On the Invariance of Expansive Measures for Flows

TL;DR

This paper characterizes expansive measures for continuous flows on compact spaces, linking positive entropy to positive expansiveness and analyzing measure-theoretic properties of stable classes and measure sets.

Contribution

It introduces a new Borel set-based characterization of expansive measures and extends results relating positive entropy to positive expansiveness in flows.

Findings

Every ergodic invariant measure with positive entropy is positively expansive.

Flows with positive topological entropy have expansive invariant measures.

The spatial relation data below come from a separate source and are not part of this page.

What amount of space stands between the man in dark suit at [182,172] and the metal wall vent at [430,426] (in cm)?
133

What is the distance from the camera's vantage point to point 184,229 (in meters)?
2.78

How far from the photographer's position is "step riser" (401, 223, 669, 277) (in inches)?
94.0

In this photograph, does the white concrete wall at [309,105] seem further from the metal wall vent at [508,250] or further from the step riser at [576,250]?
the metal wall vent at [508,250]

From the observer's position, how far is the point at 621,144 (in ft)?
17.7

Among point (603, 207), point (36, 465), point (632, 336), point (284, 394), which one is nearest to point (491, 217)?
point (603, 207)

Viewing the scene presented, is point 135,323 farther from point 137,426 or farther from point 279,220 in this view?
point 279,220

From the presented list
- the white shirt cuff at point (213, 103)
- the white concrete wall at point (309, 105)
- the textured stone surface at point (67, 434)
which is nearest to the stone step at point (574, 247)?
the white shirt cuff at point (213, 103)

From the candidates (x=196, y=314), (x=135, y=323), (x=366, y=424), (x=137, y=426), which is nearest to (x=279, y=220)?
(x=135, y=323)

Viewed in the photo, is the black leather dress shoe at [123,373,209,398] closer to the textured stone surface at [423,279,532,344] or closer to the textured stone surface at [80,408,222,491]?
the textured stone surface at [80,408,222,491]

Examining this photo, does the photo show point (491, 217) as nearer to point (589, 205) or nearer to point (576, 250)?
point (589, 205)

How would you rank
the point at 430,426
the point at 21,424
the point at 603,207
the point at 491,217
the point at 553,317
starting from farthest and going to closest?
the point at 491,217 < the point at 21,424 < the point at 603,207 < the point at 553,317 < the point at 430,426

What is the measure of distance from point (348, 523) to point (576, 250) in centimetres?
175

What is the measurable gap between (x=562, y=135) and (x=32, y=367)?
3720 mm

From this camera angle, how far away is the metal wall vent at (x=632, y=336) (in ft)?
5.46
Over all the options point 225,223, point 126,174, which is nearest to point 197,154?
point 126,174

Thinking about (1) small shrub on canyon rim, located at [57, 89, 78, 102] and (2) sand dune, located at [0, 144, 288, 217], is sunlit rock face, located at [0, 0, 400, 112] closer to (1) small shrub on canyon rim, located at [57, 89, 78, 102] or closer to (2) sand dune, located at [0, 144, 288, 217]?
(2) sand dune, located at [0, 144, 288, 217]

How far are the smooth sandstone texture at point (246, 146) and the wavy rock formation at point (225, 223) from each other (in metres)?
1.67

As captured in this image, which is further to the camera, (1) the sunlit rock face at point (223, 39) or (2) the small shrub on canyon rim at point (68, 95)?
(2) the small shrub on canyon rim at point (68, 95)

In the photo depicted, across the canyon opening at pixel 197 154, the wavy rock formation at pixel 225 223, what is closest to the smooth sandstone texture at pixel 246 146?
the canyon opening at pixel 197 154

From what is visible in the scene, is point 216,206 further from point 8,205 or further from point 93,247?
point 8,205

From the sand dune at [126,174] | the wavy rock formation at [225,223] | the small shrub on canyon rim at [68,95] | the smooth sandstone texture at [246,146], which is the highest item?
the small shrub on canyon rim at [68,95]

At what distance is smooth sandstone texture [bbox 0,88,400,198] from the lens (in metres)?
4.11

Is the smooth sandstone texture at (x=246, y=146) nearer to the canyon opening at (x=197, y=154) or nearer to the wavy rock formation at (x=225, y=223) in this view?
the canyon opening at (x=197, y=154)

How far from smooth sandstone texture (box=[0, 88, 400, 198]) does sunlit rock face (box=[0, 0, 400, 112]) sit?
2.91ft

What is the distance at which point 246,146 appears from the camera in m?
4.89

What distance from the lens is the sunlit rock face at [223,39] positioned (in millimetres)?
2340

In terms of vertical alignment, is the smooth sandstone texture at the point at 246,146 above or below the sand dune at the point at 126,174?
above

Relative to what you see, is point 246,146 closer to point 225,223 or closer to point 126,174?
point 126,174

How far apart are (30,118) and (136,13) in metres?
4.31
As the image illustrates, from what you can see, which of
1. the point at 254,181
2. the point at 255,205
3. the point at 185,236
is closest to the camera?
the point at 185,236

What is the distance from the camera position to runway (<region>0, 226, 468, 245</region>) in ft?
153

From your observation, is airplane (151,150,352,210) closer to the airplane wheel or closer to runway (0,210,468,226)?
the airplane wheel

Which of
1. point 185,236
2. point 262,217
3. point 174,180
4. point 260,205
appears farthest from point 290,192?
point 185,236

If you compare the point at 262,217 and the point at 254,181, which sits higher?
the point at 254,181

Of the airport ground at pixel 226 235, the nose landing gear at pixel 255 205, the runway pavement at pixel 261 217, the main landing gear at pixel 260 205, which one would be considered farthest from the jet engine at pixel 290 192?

The set of expansive measures is a $G_{\delta\sigma}$-subset of all probability measures.

Abstract

We study expansive measures for continuous flows without fixed points on compact metric spaces. We provide a new characterization of expansive measures through dynamical balls that, in contrast to the dynamical balls considered in [\emph{J. Differ. Equ.}, 256 (2014):2246--2260], are actually Borel sets. This makes the theory more amenable to measure-theoretic analysis. We prove that every ergodic invariant measure with positive entropy is positively expansive, extending the results of \emph{Ergod. Th. \& Dynam. Sys.} \textbf{4}(3) (2014):765--776] to the setting of flows. This implies that flows with positive topological entropy admit expansive invariant measures. Furthermore, we show that the stable classes of such measures have zero measure. Lastly, we prove that the set of expansive measures for a flow is a $G_{\delta\sigma}$-subset of the space of all probability measures and that every expansive measure (invariant or not) can be approximated by expansive measures supported on invariant sets.